The people who created and have since improved and evolved Mach-II are some of the smartest folks who are or have been involved in the ColdFusion community. Look at this list. Not only have they created something awesome, but they're incredibly responsive on the wiki, development Google group, and framework users Google group. They use this framework at their day jobs so you know that each release has been painstakingly designed, implemented, tested, re-tested, piloted and then released. Plus, they're open to new ideas (even if you personally have no idea how to make them happen!). Code is great, but the people are the best.

The View Loader

This is where some of those "convention-based" concepts have crept in to Mach-II much to the benefit of the users. Back in the "bad old days" your mach-ii.xml file would contain a block that looked sorta like this, except far longer:

      <page-view name="showWelcome"       page="views/showWelcome.cfm" />
      <page-view name="showHome"       page="views/home.cfm" />
      <page-view name="baseTemplate"       page="views/baseTemplate2010.cfm" />
      <page-view name="blankTemplate"    page="views/blankTemplate.cfm" />
      <page-view name="welcomeLanding"    page="views/welcome_landing.cfm" />
      <page-view name="showSendPassword"    page="views/showSendPassword.cfm" />
      <page-view name="showAppHelp"       page="views/showAppHelp.cfm" />
   (and so on)

Each page would have a page-view defined. Someone called shenanigans on it and now we have the PatternViewLoader to replace ALL of it!
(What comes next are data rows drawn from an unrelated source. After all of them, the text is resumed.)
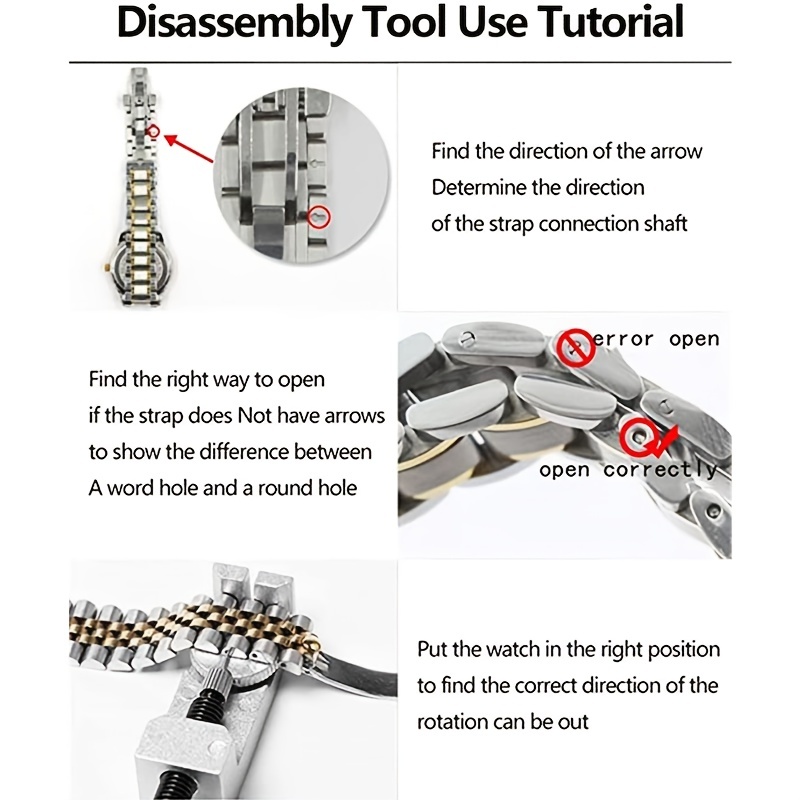 Disassembly Tool Use Tutorial

Find the direction of the arrow
Determine the direction
of the strap connection shaft

Find the right way to open
if the strap does Not have arrows
to show the difference between
A word hole and a round hole

error open

open correctly

Put the watch in the right position
to find the correct direction of the
rotation can be out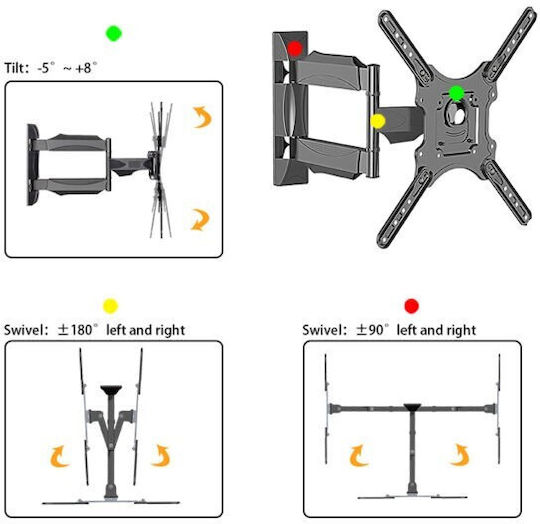 Tilt: -5° ~ +8°

Swivel: ±180° left and right

Swivel: ±90° left and right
   <!-- This would load all views with the pattern of "/views/**/*.cfm" which is the most basic and common pattern -->
<view-loader type="MachII.framework.viewLoaders.PatternViewLoader" />

So, so simple. Love this line of the config file more than any other.

Better apps, faster.

Take Mach-II off the shelf and use it as your "glue." Add Coldspring to manage your model. Use ColdFusion 9's new Hibernate ORM capabilities to cut the lines of code in your model by a huge factor. Redirect some of the saved time into building a better UI using jQuery, improving your cross-browser capabilities with clean CSS and making your client happier by communicating more frequently. Result: a better app, designed to be maintainable and much more in line with your client's spoken and unspoken expectations. How could any craftsman not feel good about that? Mach-II is a key component to that successful formula for us.

Try Mach-II. Need help? Talk to the team on the list. Build great things.

This exactly what Team Mach-II likes to hear. Thanks for the shout out Steve!